DH and I have been together 17 years, married for 10. We have 3DC's aged 16, 10 and 8.
For background, in December 2015 DH decided he wanted to separate. It was a really, really difficult time but having been a SAHM I knew I needed to support us so I went back to work FT. DH and I reconciled but I stipulated that me going back to being a SAHM wasn't an option.
Fast forward to this year and its been tough. I got little support from DH and DS2, who has severe autism wasn't doing well in school, holiday clubs were a no-no and he hated his after school club. Therefore after much discussion we decided I needed to give up FT work in order to support DS and the other children (DS1 was going through GCSE's and was anxious and stressed).

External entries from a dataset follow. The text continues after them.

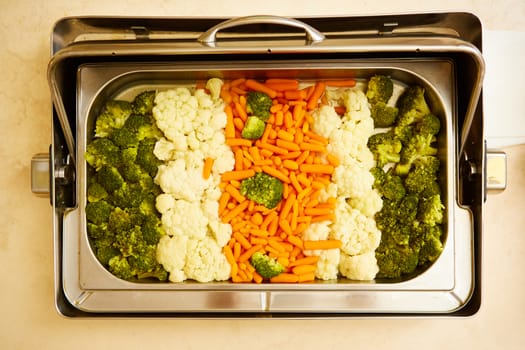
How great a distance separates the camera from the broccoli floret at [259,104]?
1299 millimetres

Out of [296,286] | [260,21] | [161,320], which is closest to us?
[260,21]

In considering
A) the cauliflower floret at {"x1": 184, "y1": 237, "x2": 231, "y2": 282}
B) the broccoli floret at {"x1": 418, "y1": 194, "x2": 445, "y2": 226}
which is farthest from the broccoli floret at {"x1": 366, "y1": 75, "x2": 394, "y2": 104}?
the cauliflower floret at {"x1": 184, "y1": 237, "x2": 231, "y2": 282}

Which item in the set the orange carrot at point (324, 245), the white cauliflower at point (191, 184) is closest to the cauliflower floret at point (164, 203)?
the white cauliflower at point (191, 184)

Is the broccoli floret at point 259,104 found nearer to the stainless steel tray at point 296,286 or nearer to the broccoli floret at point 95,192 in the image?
the stainless steel tray at point 296,286

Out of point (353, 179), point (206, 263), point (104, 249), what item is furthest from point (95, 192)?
point (353, 179)

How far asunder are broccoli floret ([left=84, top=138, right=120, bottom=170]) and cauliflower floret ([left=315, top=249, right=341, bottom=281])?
2.38ft

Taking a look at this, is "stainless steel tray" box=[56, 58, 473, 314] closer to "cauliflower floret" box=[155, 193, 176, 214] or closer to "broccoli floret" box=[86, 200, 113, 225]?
"broccoli floret" box=[86, 200, 113, 225]

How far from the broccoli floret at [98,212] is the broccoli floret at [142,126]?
0.78ft

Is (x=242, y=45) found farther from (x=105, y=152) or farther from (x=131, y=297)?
(x=131, y=297)

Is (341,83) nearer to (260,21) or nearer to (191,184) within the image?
(260,21)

But I am bored, really bloody bored. DH pays me a wage so I am not any worse off financially, but I miss being 'important', and I miss interaction with other people.
So I have told DH that I want to go back to work. I cant stand it at home and I feel my MH is being effected. I have found a job I would really like to apply for. Its shift work and not very well paid, but its a great job and one I know I will be great at.
I am scared to tell DH I am even thinking about it. I know I will get the same spiel I always get. He does earn 10x what I can, but he doesn't seem to see it isn't about money. He can be extremely flexible as he works for himself (think golf at least once a week/long lunches/gym visits). I don't want to be a SAHM, I want my independence and if I am honest I want to support myself rather than relying on him. If I am honest I think he doesn't want to deal with the children and sees it as my job to do all the donkey work, and he doesn't want to step up. He also doesn't want me to curtail his lifestyle (although he will deny this if I bring it up).
I don't really know why I have posted, or if I an make it better, but it has helped to get all me feelings out I suppose.